- Rows excerpted from a collection:
===============

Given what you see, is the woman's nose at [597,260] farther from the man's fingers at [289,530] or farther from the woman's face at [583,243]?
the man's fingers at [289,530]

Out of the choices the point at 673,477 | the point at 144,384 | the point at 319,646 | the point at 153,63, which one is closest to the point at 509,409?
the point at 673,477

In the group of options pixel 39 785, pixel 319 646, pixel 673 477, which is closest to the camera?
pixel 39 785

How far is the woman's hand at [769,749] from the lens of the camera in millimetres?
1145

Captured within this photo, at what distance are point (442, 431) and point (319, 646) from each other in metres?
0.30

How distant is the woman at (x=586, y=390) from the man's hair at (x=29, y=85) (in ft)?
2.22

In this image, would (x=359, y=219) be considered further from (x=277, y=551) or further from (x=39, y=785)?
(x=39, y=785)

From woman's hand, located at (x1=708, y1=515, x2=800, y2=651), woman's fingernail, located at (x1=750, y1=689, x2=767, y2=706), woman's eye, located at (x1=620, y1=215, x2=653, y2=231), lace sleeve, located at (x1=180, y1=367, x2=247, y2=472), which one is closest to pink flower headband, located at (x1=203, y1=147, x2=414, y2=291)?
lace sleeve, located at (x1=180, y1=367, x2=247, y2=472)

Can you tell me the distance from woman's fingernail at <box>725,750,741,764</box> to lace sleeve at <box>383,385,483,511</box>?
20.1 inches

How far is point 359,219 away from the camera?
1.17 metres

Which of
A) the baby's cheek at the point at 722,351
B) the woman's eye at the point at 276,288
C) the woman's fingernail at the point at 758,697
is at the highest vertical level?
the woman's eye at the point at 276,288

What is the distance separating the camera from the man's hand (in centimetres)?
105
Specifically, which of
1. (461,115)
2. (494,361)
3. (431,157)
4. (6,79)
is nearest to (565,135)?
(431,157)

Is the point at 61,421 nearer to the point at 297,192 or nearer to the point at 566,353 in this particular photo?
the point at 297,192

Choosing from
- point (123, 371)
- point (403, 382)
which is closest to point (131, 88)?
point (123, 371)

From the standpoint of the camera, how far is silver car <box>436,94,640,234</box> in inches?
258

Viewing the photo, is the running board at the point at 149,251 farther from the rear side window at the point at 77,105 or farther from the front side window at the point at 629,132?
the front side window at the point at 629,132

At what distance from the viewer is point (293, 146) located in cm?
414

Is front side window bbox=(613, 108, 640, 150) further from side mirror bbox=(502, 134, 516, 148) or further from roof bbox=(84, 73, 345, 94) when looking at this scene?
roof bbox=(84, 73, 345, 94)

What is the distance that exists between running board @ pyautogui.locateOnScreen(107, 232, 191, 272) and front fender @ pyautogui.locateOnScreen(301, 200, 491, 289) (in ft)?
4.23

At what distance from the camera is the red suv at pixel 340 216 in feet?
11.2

===============

- PROBLEM REQUIREMENTS: Reproduce every row above word for word, from the first to the last, leaving out nothing.

- THE REPLY:
Given what you see, is the woman's nose at [597,260] farther from the man's fingers at [289,530] or farther from the woman's face at [583,243]?
the man's fingers at [289,530]

Out of the choices the point at 673,477 | the point at 144,384 | the point at 319,646 | the point at 153,63, which one is closest to the point at 509,409?
the point at 673,477

In the group of options pixel 39 785, pixel 319 646, pixel 673 477, which is closest to the camera?
pixel 39 785

How far is the woman's hand at [769,749] from the lens of the camera in millimetres?
1145

Captured within this photo, at what distance are point (442, 431) and point (319, 646) from each other in metres?
0.30

How distant is the woman at (x=586, y=390) from the man's hair at (x=29, y=85) (in ft)?
2.22

In this image, would (x=359, y=219) be considered further from (x=277, y=551) or further from (x=39, y=785)?
(x=39, y=785)

From woman's hand, located at (x1=708, y1=515, x2=800, y2=651), woman's fingernail, located at (x1=750, y1=689, x2=767, y2=706), woman's eye, located at (x1=620, y1=215, x2=653, y2=231), lace sleeve, located at (x1=180, y1=367, x2=247, y2=472), which one is closest to pink flower headband, located at (x1=203, y1=147, x2=414, y2=291)?
lace sleeve, located at (x1=180, y1=367, x2=247, y2=472)

Can you tell me the distance from woman's fingernail at <box>725,750,741,764</box> to lace sleeve at <box>383,385,483,511</box>?
20.1 inches

How far is point 359,219 away from the camera?
1.17 metres

Which of
A) the baby's cheek at the point at 722,351
B) the woman's eye at the point at 276,288
C) the woman's fingernail at the point at 758,697
is at the highest vertical level?
the woman's eye at the point at 276,288

What is the distance separating the camera from the man's hand (in centimetres)?
105
Specifically, which of
1. (461,115)
2. (494,361)
3. (431,157)
4. (6,79)
is nearest to (565,135)?
(431,157)

Is the point at 61,421 nearer to the point at 297,192 or nearer to the point at 566,353 in this particular photo?
the point at 297,192

Choosing from
- point (123, 371)
- point (403, 382)
which is closest to point (131, 88)?
point (123, 371)

From the standpoint of the camera, how far is silver car <box>436,94,640,234</box> in inches?
258

Viewing the photo, is the running board at the point at 149,251 farther from the rear side window at the point at 77,105 or farther from the front side window at the point at 629,132?
the front side window at the point at 629,132

At what distance from the viewer is point (293, 146) located in cm?
414

Is front side window bbox=(613, 108, 640, 150) further from side mirror bbox=(502, 134, 516, 148) or further from roof bbox=(84, 73, 345, 94) when looking at this scene?
roof bbox=(84, 73, 345, 94)

What is the distance that exists between running board @ pyautogui.locateOnScreen(107, 232, 191, 272) and front fender @ pyautogui.locateOnScreen(301, 200, 491, 289) (in ft)?
4.23

At what distance from the camera is the red suv at pixel 340 216 in feet?
11.2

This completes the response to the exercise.